Taught by Segal Fellow and School of Communication professor of theatre and performance studies Thomas F. DeFrantz, the course mixes creativity and engineering as students explore how to use emergent technology in performance via robots, media, and computer interfaces. 

It’s a concept DeFrantz taught at Duke University, where he served as professor and chair of African and African American studies and professor of dance, and the Massachusetts Institute of Technology, where he chaired the women’s and gender studies program and led the concentration in physical imagination. DeFrantz, who earned his PhD in performance studies from New York University, brought the course to Northwestern after joining the faculty in January.  

“The course brings together my many areas of interest and academic exploration as we ask questions about ‘physical computing’ through live-processing interface design,’” said DeFrantz, who also directs the SLIPPAGE lab at Northwestern, a research group that explores intersections of performance, culture, and technology. 

Professor Thomas DeFrantz teaches Performance and Technology and directs the SLIPPAGE lab, which explores emerging technology in live performance.

Students use basic mechatronics to create compelling movement-based performances. They gain experience using the OpenNI and Isadora programs, crafting Arduino and Raspberry Pi boards, and learning circuit design and fabrication. They also engage in moving-body explorations and discuss the theoretical and historical implications of technology in performance. With no previous engineering experience or programming skills required, the course is open to all majors.  

This class is of special interest to engineers, who wonder how to reignite creativity inside of design, and for creative artists to better understand how to organize computational modes of thinking and design,” DeFrantz said. “We gather together and learn from each other. In this, the course models a decolonized classroom, as everyone’s input is as important as everyone else’s.” 

For Engineering Design Innovation student Clark Mitchell (EDI ’23), the course offers students a chance to broaden their horizons. 

“It takes people from technical backgrounds and gets them moving and acting in ways they never have before,” Mitchell said. “It lets people from performance backgrounds interact with what goes on behind the scenes and understand how to make it themselves. It’s one of those classes that not only mixes people, but also lets you mix how we all interact.” 

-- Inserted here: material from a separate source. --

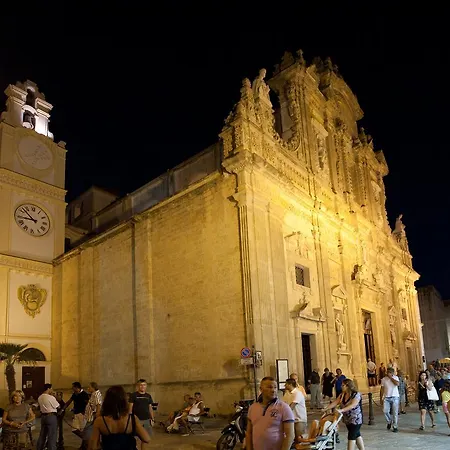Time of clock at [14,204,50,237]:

Students presented final projects that mixed creativity and emergent technology such as robots, media, and computer interfaces. Mitchell’s final performance explored the intricacies of social interaction. Mitchell’s group’s project involved designing a cube with touch sensors on the inside that triggered lighting effects and a word upon both touch and release. 

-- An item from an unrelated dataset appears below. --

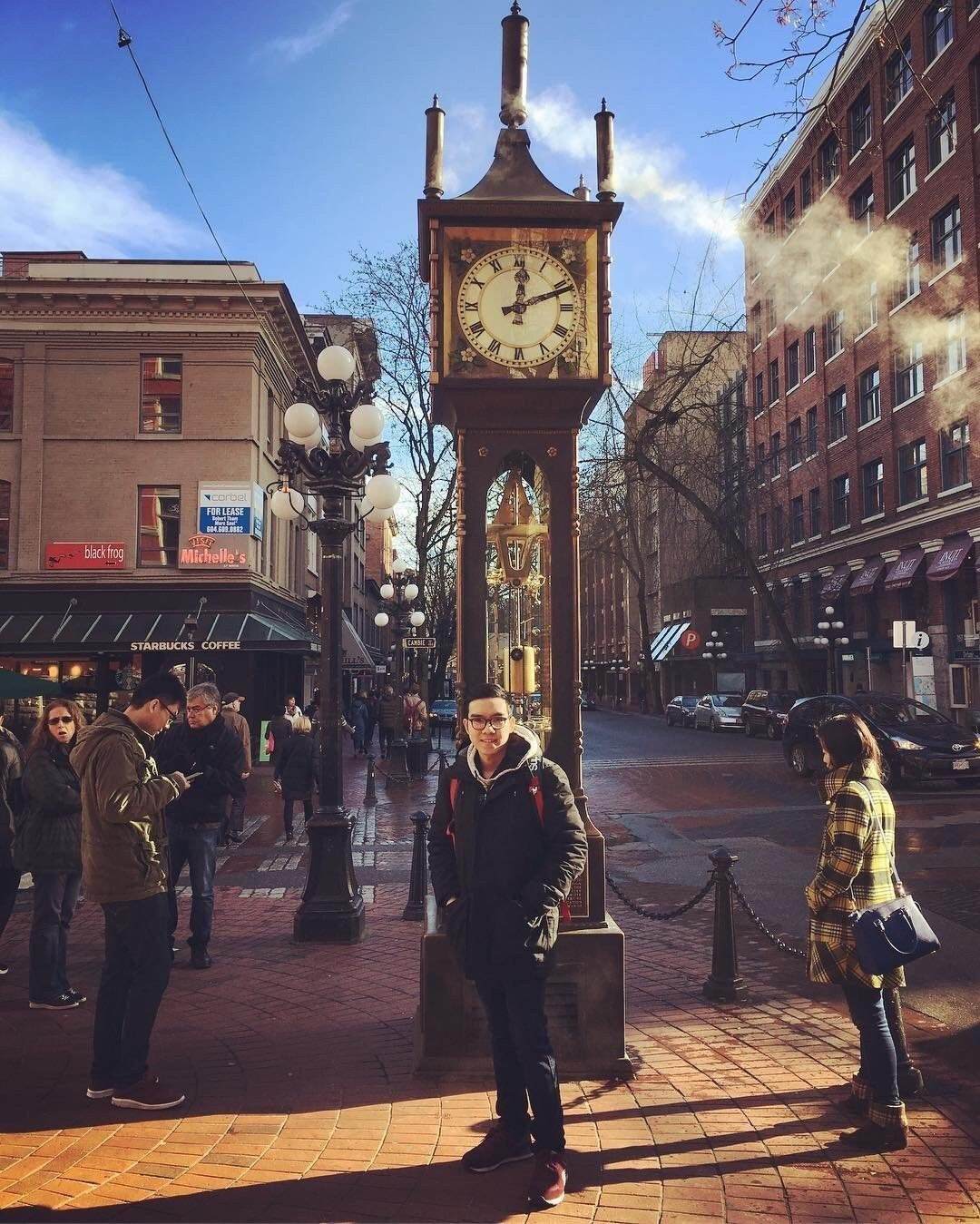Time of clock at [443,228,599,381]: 12:11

“We used these words to craft a story between three people and show how they interact, both with each other and with the linguistically based setting they’re in,” Mitchell said. “It’s about social interaction and how putting in so much effort and attention with one person can cause neglect toward another.” 

For the final project, each small group deployed a moving-part Arduino-inspired robot into a performance that included prepared media, video projection, an Isadora sketch, and a skeleton-based gestural computing aspect, DeFrantz said. Since the performers are embedded in the live-processing aspects of each presentation, students must stretch their human-centered design creative capabilities. 

“It’s a high bar of interactive pieces to bring together in the course of a quarter,” DeFrantz said.The projects are always surprising, which is also one of the impulses to make art — to inspire an unexpected reaction to an event or an experience.” 

Watching everyone’s projects develop and change was fascinating for Mitchell. One of the things Mitchell enjoyed most about the course was learning how to use Isadora, an interactive media presentation program, to create performances and interactive installations. 

The fact that there’s this giant program with so much capability that we can use as we would like is astounding,” Mitchell said. “I can't wait to keep playing with Isadora after this class and seeing if I can work it into any other projects.”